Chapel Hill Town Council member Lee Storrow agreed.
“I think broadly this is about education and setting cultural norms,” Storrow said.
Local officials also discussed the results of the first meeting of the renewed Rogers Road Task Force on Wednesday.
County Commissioner Penny Rich, a member of the task force, said the small area plan for providing sewage and water service to the neighborhood has grown to encompass a much larger area than she expected.
“Before we were looking at just the historic area. Now the conversation has gone to providing water and sewer for an entire district,” Rich said.
Chapel Hill Mayor Mark Kleinschmidt said members of the task force and local officials need to consider strategies for annexing Rogers Road in the future and think about whether the efforts to urbanize the area are wise.
“We shouldn’t create urbanized areas outside our city limits. We shouldn’t plan for that,” Kleinschmidt said.
Commissioners and council members also discussed the possibility of privatizing curbside solid waste and recycling services in the unincorporated areas of Orange County, a plan that was proposed at the Board of Commissioners meeting on March 7.

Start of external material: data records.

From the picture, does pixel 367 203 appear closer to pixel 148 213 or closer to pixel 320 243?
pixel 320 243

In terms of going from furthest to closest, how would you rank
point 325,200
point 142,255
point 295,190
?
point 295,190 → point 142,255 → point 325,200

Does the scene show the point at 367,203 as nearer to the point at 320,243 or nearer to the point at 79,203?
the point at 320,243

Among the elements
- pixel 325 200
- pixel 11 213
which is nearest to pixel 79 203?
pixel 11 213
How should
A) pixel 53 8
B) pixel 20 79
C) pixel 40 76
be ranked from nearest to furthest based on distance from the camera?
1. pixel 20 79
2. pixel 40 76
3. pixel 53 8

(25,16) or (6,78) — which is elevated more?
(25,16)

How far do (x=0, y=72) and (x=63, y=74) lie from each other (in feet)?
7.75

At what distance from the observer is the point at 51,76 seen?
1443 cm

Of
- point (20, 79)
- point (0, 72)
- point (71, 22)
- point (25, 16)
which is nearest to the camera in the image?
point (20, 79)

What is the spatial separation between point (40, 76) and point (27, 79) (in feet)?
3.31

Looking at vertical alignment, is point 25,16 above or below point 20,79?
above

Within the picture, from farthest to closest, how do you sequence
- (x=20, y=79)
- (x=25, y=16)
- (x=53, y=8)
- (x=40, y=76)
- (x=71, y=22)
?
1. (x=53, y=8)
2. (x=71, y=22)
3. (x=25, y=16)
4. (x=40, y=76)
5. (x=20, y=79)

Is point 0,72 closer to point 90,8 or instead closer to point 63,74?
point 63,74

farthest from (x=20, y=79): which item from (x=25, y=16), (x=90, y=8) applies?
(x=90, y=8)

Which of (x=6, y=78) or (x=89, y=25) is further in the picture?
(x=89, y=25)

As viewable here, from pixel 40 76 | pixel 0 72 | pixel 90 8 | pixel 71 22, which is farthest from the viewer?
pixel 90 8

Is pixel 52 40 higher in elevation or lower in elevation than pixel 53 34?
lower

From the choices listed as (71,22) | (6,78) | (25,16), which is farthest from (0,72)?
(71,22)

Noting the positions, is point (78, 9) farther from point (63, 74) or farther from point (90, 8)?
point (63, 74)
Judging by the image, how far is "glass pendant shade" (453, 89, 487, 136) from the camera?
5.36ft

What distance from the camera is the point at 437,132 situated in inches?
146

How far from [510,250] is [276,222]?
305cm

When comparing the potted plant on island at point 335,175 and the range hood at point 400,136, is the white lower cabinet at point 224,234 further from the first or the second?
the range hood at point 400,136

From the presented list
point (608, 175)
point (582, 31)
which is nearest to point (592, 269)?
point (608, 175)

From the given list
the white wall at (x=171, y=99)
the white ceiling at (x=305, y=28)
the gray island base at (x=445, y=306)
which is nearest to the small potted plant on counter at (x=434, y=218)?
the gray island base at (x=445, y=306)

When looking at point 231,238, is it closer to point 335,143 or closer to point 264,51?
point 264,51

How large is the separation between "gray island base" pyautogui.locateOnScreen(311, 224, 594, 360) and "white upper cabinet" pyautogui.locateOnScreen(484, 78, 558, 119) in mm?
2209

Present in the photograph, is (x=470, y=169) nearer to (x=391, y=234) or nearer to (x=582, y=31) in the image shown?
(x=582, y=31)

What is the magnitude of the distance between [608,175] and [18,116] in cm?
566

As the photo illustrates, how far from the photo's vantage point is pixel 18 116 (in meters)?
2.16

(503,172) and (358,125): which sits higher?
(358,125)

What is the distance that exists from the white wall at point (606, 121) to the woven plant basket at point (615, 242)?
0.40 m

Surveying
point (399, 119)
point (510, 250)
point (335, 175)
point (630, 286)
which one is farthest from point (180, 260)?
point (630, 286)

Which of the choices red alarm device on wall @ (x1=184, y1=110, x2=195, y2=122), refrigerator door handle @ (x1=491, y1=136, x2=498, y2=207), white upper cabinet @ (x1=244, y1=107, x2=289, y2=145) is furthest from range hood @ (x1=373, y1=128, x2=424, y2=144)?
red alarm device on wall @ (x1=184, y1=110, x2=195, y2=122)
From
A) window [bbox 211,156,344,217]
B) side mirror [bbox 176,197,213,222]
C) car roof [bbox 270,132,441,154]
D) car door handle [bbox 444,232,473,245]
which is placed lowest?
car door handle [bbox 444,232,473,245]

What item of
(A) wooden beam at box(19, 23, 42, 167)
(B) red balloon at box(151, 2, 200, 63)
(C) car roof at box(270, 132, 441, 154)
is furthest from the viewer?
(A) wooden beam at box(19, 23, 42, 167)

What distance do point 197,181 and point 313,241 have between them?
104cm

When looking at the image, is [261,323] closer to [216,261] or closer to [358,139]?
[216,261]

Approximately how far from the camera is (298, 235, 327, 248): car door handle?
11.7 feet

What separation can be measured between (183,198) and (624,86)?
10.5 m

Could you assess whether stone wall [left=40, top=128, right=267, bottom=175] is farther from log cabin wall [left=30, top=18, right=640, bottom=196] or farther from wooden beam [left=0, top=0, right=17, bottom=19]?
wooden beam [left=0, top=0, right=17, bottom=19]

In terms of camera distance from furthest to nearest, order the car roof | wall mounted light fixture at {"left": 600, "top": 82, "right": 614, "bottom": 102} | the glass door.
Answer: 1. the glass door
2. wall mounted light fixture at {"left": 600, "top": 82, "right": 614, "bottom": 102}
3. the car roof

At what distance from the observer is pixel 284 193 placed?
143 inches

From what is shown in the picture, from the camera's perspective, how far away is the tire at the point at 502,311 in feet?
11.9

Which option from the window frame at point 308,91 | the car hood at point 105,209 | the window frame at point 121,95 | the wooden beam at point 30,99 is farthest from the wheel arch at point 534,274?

The Orange County Solid Waste Management Department is recognized as the best in the state for waste reduction.
Ward said he thinks quality of service and rate of recycling will suffer if recycling is privatized.
On April 9, the Board of Commissioners will discuss options for recycling and further efforts to reach the county’s 61 percent waste reduction goal.
“If you pass a law with the assumption that the police will ignore enforcement of it, what kind of legal structure is that?” said Council member Matt Czajkowski in regard to the Smoke Free Public Places Rule.